◆ **Work required**
In the listing below, find each line that holds "site" and list it.

◆ **Source records**
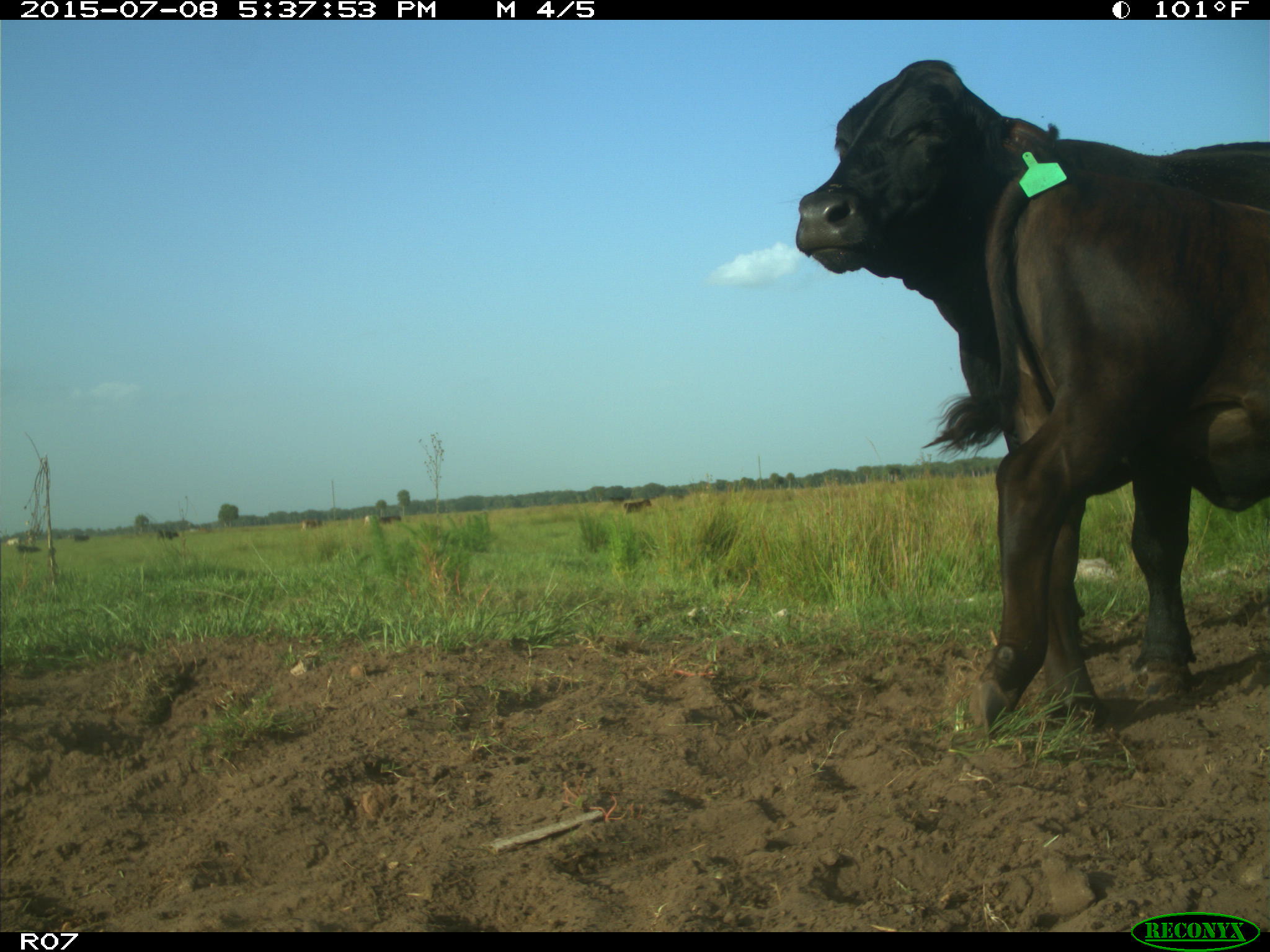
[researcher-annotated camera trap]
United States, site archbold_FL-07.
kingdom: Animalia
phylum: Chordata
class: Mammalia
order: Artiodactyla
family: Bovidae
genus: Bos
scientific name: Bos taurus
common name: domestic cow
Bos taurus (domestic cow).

--

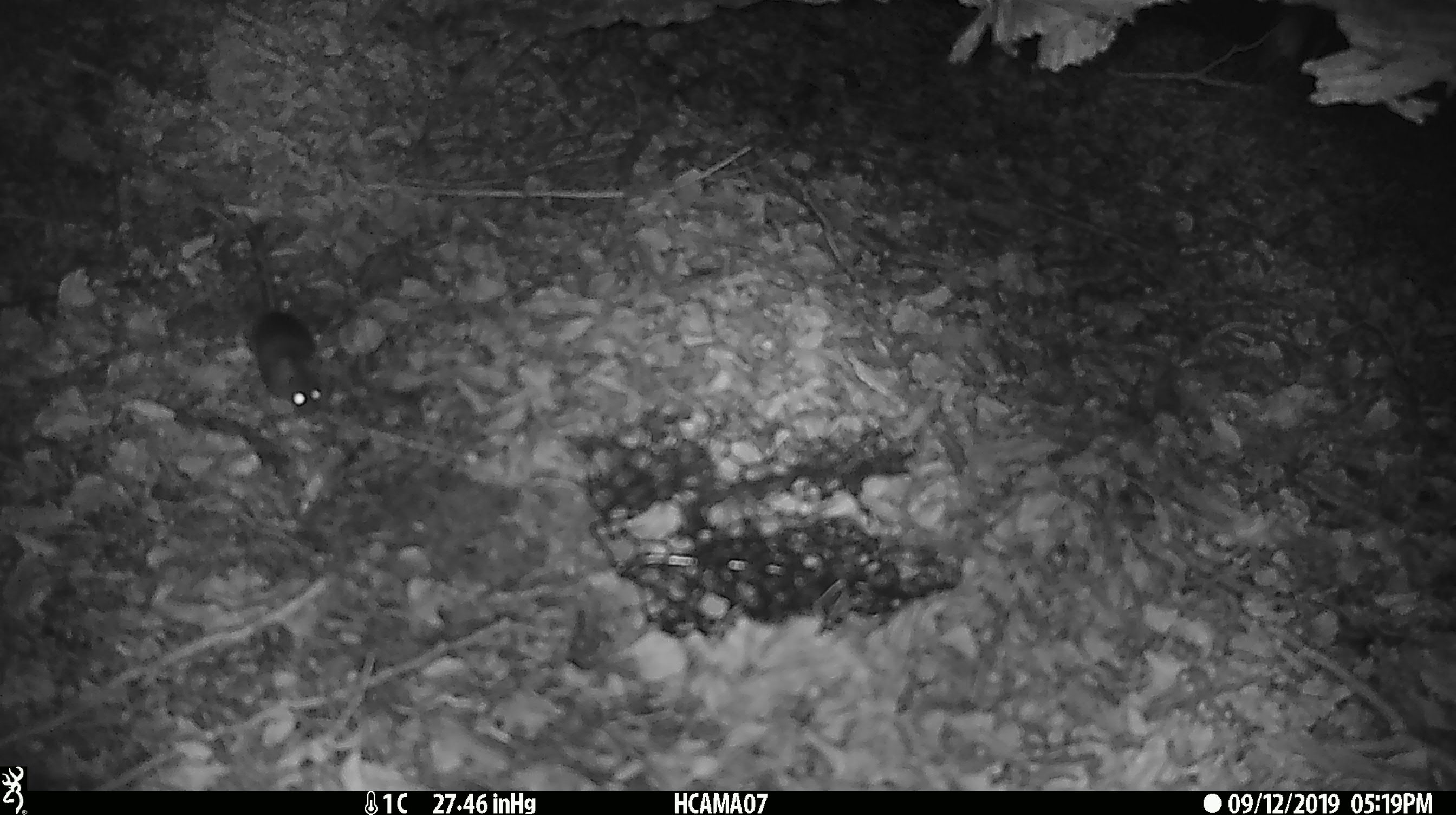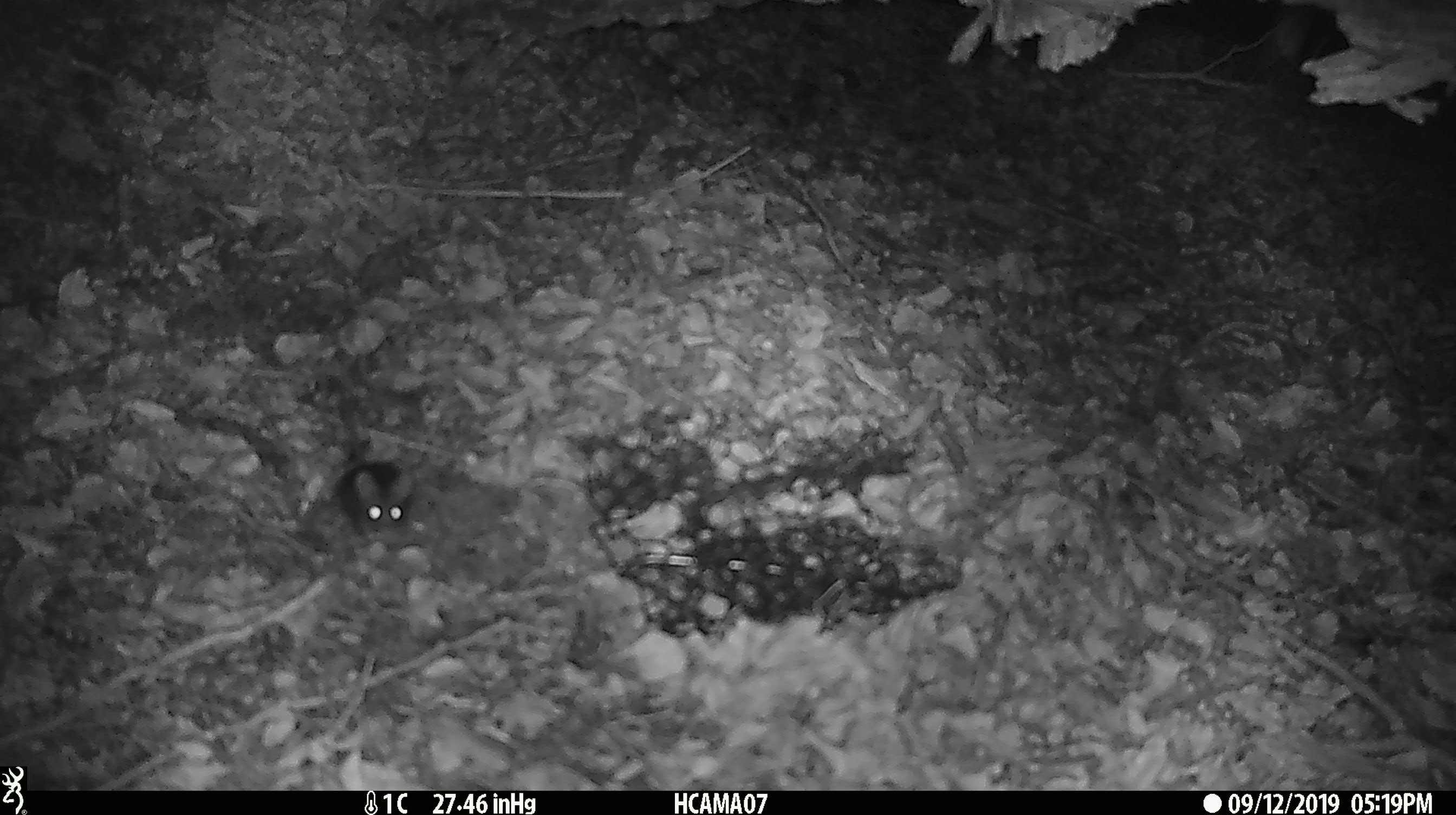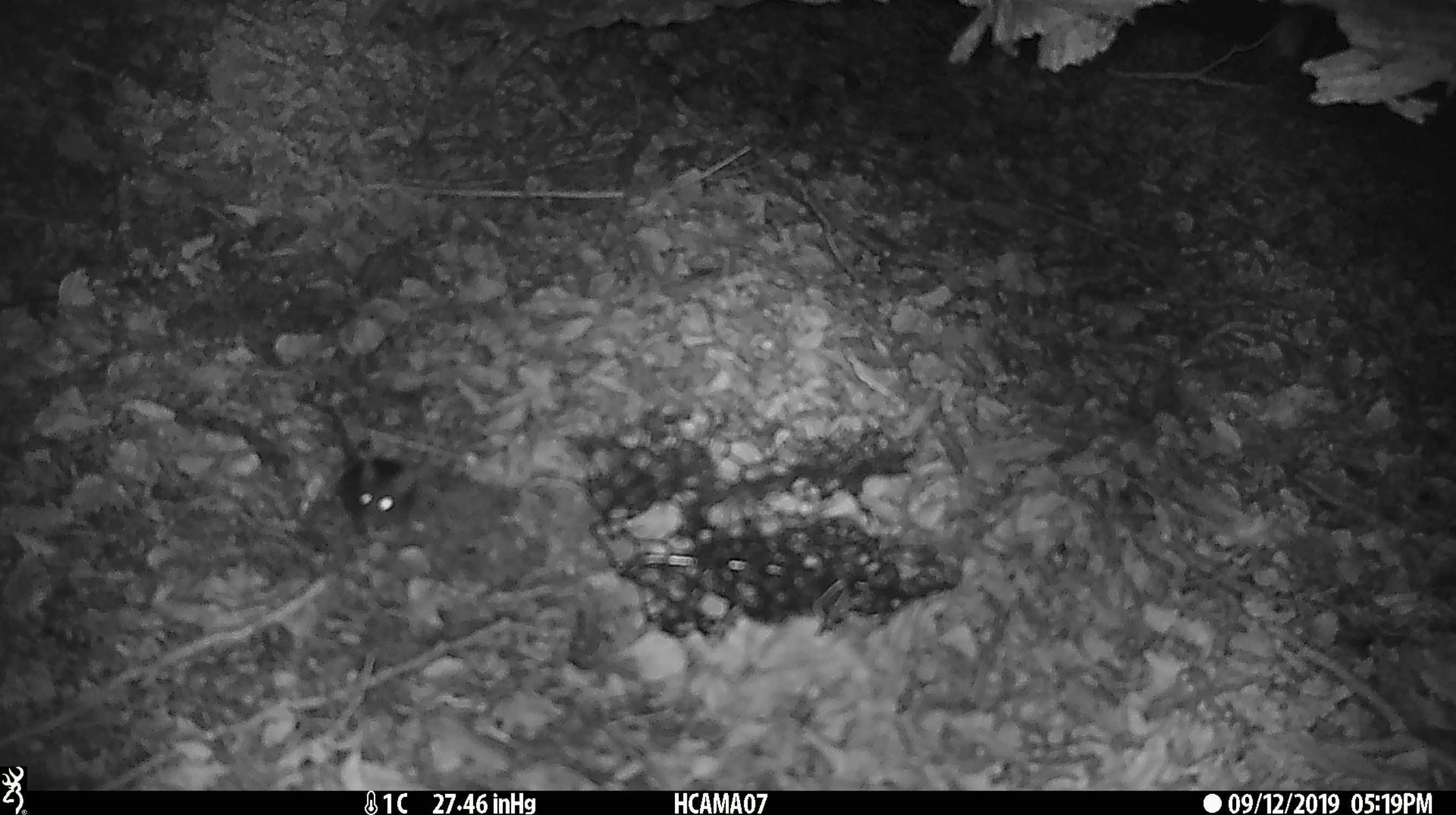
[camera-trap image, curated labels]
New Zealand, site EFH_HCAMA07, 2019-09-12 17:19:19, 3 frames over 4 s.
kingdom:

--

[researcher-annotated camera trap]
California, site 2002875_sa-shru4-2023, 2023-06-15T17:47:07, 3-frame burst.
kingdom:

◆ **Answer to the problem**
United States, site archbold_FL-07.
New Zealand, site EFH_HCAMA07, 2019-09-12 17:19:19, 3 frames over 4 s.
California, site 2002875_sa-shru4-2023, 2023-06-15T17:47:07, 3-frame burst.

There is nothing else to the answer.